There are two connected ways to take this, both of which I think Harman endorses: (1) as a claim about metaphysical emergence, where there is always the potential for genuinely novel, genuinely surprising (even to God) properties called forward when the chair interacts with other things, and (2) a claim about the limits of representation.
I'm very interested in the extent to which these two claims mutually re-inforce one another.
Mark Silcox and I have a paper in American Philosophical Quarterly that I think is relevant to further working out (1) (or at least working out a Harmanian, perhaps to be contrasted with Deleuzian, theory of emergence).
But (2) itself is a little bit delicate. Again, could an infinite representation (shades of Maimon and Hegel here) of the chair allow one to predict all of its possible interactions with other elements (by "interactions" I don't just mean movement through space, but all of the properties that emerge as a result too)? For Harman, such a representation would just be another identical universe! So it would not in fact be a representation.
Another way to put the objection, not involving a mirror universe, might be to say that the "infinite representation" would be nothing like actual human languages, with recursive syntaxes. I mean there would be no computer program to determine whether something was a sentence of the language. But then the "representation" would be so transcendent that it would at the very least be as weird as the paired universe.
I lean towards this view, and it in fact follows from my piece with Silcox, but it is one that scientistic philosophers would lean against. They would say that the representation might be in some sense infinite, but in the kind of way computers can generate infinities through recursion.

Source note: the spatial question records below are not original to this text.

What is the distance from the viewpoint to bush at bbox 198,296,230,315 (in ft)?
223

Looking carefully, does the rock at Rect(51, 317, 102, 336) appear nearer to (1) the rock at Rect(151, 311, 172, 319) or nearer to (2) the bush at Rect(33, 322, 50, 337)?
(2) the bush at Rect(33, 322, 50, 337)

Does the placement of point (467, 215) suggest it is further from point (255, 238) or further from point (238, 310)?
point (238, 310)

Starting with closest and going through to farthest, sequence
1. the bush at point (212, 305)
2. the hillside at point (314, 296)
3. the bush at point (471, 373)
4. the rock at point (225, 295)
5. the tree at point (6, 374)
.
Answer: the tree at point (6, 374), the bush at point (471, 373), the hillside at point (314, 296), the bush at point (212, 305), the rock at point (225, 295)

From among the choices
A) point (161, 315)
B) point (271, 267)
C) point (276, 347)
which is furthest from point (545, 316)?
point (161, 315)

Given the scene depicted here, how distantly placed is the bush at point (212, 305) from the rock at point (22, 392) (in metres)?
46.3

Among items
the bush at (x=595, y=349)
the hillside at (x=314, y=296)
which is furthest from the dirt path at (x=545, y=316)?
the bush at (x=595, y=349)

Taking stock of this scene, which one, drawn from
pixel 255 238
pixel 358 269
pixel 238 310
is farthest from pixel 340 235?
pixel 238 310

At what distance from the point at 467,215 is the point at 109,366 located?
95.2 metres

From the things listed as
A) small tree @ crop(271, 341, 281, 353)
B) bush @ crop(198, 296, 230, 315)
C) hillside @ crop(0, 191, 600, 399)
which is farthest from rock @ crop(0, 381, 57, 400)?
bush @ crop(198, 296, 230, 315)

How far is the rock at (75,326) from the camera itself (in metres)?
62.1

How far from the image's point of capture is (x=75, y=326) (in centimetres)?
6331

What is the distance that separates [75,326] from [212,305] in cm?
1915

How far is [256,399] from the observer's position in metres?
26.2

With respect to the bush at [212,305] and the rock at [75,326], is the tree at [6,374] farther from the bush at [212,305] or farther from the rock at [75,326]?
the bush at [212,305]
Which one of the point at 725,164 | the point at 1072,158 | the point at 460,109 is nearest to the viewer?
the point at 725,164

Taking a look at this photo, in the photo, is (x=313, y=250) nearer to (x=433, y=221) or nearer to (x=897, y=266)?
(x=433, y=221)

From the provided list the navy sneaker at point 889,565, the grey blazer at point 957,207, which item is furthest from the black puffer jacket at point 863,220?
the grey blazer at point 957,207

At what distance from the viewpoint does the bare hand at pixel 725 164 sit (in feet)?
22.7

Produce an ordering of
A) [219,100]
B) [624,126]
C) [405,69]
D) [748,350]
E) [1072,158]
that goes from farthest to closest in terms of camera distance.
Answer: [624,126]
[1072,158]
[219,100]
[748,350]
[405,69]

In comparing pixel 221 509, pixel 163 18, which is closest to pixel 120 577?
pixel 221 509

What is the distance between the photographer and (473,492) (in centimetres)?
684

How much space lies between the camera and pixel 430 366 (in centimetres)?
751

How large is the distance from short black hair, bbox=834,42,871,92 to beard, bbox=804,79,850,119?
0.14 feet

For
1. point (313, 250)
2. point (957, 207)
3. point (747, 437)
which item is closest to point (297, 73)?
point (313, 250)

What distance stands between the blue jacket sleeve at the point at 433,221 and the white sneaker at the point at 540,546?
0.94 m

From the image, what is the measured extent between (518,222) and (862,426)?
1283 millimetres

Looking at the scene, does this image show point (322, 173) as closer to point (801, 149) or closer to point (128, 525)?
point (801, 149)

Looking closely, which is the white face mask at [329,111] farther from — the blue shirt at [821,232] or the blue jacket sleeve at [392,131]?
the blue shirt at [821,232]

I don't know of a knock down argument against the scientistic philosopher here. On the other hand, I can't think of one plausible reason to believe it, and naturalism's bad track record with respect to mathematics, the advent of matter, normativity, and run of the mill emergent phenomena such as colors, makes me deeply skeptical here too. I mean, I do not think that the null hypothesis should be that Harman is wrong. Rather, I think one can (and I intend to, actually) argue that the burden of proof is on Harman's opponents here.